Kevin shares with us tips on the best criteria for starting a successful e-commerce business that is usually overlooked by most people who teach and preach about e-commerce on the internet.
His answers could be hugely helpful because he is an entrepreneur that owns multiple e-commerce businesses and invests in and acquires other successful e-commerce businesses to broaden his portfolio.
The criteria he talks about are also the key things he analyzes in an e-commerce business that he intends to invest in or acquire. He believes that any e-commerce entrepreneur who gets these right from the start has a big chance at scaling to over $1 000 000 in sales with his/ her e-commerce business if everything else is done right. So here are the criteria:
1. Cost of Acquisition and Average Order Value (CAC and AOV)
Kevin says that he usually puts the cost of customer acquisition and the average order value (AOB) first. If you are going to have a business that is dependent on direct response advertising, you either need to have an AOV that's well north of $100 or a customer lifetime value (LTV) that’s 18 months.
CPCs these days are very high. They can easily be at $35 on a good day and up to $75 on a bad day depending on your vertical. So having a higher AOV that’s above $100 or $150 together with a longer LTV can really give you an advantage over the high costs of acquisition.
“I basically wouldn't consider investing or acquiring a brand that's smaller than that. In fact, I recently rejected a brand based on this point. It had good intellectual property, and a great website, and it used to be doing a ton of money, but its AOV was at $45. It was also in the women's accessory space which is not it's not an area that I'm like super intimate in.
If I were to acquire it, I would have to create this influencer marketing strategy that would have to be so noisy and it would be so hard to make money from it. So eventually l just passed because there's just not enough money in the transaction.”, Kevin says.
2. The Brand Has to Be Original
The brand has to be original because most non-original commodities are already on Amazon, so you might not easily scale to $1 000 000 because the products can be found elsewhere.
“Just getting out there and trying to sell something random like diffusers or humidifiers or trying to sell random common commodities isn’t good in the long run because that's why Amazon was born.

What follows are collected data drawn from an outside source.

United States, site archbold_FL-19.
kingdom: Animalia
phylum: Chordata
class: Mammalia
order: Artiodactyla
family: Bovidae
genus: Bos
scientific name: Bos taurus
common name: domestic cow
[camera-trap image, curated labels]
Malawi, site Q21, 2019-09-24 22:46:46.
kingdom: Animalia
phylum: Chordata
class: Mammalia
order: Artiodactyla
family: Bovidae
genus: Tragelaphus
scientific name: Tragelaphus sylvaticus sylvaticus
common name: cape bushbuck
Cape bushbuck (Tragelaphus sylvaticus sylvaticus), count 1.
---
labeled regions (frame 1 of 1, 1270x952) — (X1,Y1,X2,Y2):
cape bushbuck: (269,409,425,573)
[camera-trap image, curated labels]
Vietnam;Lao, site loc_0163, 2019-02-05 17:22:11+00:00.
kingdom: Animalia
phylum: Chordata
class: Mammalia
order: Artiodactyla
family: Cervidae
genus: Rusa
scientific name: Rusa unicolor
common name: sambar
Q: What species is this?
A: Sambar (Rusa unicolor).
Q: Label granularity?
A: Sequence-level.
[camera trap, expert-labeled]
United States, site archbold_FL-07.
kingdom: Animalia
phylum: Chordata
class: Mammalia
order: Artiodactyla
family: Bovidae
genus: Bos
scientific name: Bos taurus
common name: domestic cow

You need to be able to have a brand and tell a story. For example, with Balls, I had no choice but to convince customers to buy from a brand named Balls by telling a story. You need to come up with a story and make sure the visuals are great. Everything is visual in marketing these days, so can you tell a visual story that you can turn into a video that is consumable?”
3. Having a Moat
Kevin says that he generally prefers brands that have some sort of a moat around them, like a subscription business or intellectual property.
“I feel less good about just pure patent protection than I used to, but having a mode that gives you some defensibility is really important, so you know, having solid trademarks that you can fight off the other people.”
4. Logistics
Logistics elements should be given a huge consideration according to Kevin. Some postal services tend to be run recklessly. Sometimes products can get spoilt or they can get dropped and that can really eat into your business because it will increase the percentage of your returned sales. So you need to have the right logistics set up.
“The actual dimensions and weight of the entire packaging need to be considered carefully and never overlooked.
For example, our product was packaged in a completely nice box poly bag that was 15.99 ounces. If that thing weighed a few grams more, it would cost me $3 or $4 extra per unit to fulfill, and that changes the economics of the business and a lot of people overlook this.
If you can sell a product under 16 ounces that is good because you can ship it to the US in first-class and save a whole bunch of money. If you can't keep it under 16 ounces, then you better understand how you're going to deal with that because with transport costs increasing it's just going to completely eat your lunch :)”, says Kevin.
5. Scalability
So the other criterion is scalability through accessories and SKUs. As a result, having upsells cross-sells, and catalog sales for your hero product is critical.
“With Balls, the brush was the hero product but it had replaceable heads. So it had a subscription element to it but I also could get into the car deal detailing lifestyle so I could get into soaps and towels and all kinds of other stuff that people would want. Initially, they could only be in need of the one brush but they’ll also need the other stuff that I now have permission to market to them as upsells.”
6. The Durability of Customer Relationships
The cost of acquisition is so high these days so you need to build a strong LTV with your customers instead of selling to them only once. You've got to form a relationship with your customer that allows you to sell them things over many months or more years.
This can be done by setting up proper email sequences with offers and providing them with a great customer experience from the get-go.
Conclusion
Kevin Williams believes that any e-commerce entrepreneur who gets to understand and implement these 6 criteria, will have a strong chance to hit and scale over $1 000 000 in the e-commerce industry. Kevin as an e-commerce entrepreneur and investor, evaluates a number of e-commerce businesses, and it is only when these criteria have been met, then he pulls can decide to acquire or invest in the business.